Part 1: Structural Data Processing

Initial Image Preparation

  • The project starts by processing structural MRI images. The first step involves using a tool called 3dSkullStrip to remove non-brain tissues from the MRI images.

Volume Calculation

  • The volume of the brain is calculated using voxel dimensions extracted from the image header. The volume is computed based on the number of voxels and their size in each spatial direction, resulting in a total brain volume of approximately 8650 cm³.

Gray Matter Isolation

  • A brain mask is created using the 3dAutomask function to isolate brain tissues from the skull-stripped images.
  • Using 3dcalc, a threshold is applied to the skull-stripped dataset to isolate gray matter, and a gray matter mask is created. This mask highlights gray matter regions in the brain for further analysis.

Part 2 & 3: Functional Data Preprocessing and Mapping

Preprocessing Pipeline

  • The fMRI data undergoes several preprocessing steps:
    1. Removal of Initial Volumes: Discarding the first few volumes to stabilize the scanner.
    2. Slice Timing Correction: Correcting for the timing differences between slices acquired at different times during the scan.
    3. Motion Correction: Aligning the images to account for any movement by the subject during the scan.
    4. Normalization: Adjusting the images to match a standard anatomical template.
    5. Spatial and Temporal Filtering: Reducing noise and artifacts from the data.
    6. Global Intensity Normalization: Ensuring consistent signal intensity across the entire dataset.

Mapping Functional Data to Structural Data

  • The processed functional images are aligned with structural images using the align_epi_anat.py function. This step ensures that the functional data (which shows brain activity) is correctly overlaid on the structural data (which shows brain anatomy).

Part 4 & 5: Event-Related Analysis

Stimulus Onset Extraction

  • The onset timings for visual stimuli and reaction times are extracted from the event-related file (.tsv format) and saved in text files.

GLM Analysis with 3dDeconvolve

  • The General Linear Model (GLM) is applied to the preprocessed fMRI data using 3dDeconvolve.

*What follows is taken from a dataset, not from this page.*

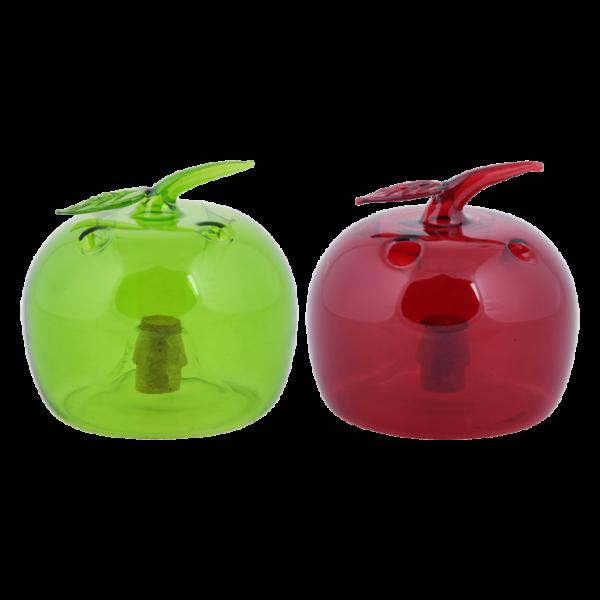 TAE23 kärbselõks punane ja roheline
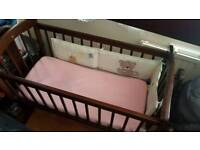 Baby crib cot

This model analyzes the relationship between the brain activity (as measured by fMRI) and the experimental conditions (e.g., visual stimuli).
  • Specific contrasts, such as the difference between standard and oddball stimuli, are calculated to identify brain regions activated by these stimuli.

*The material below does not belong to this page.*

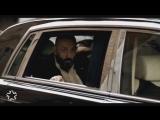 Шуфутинский ft. Rick Ross - 3-е сентября (prod. by Beastly Beats)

Part 6: General Insights and Conclusion

  • The project concludes by reflecting on the importance of the preprocessing steps and the GLM analysis in accurately identifying task-related neural responses. The final output includes statistical maps showing brain activation in response to the experimental conditions.

This project showcases a comprehensive approach to processing and analyzing fMRI data, combining structural and functional imaging techniques to understand brain activity in response to specific stimuli.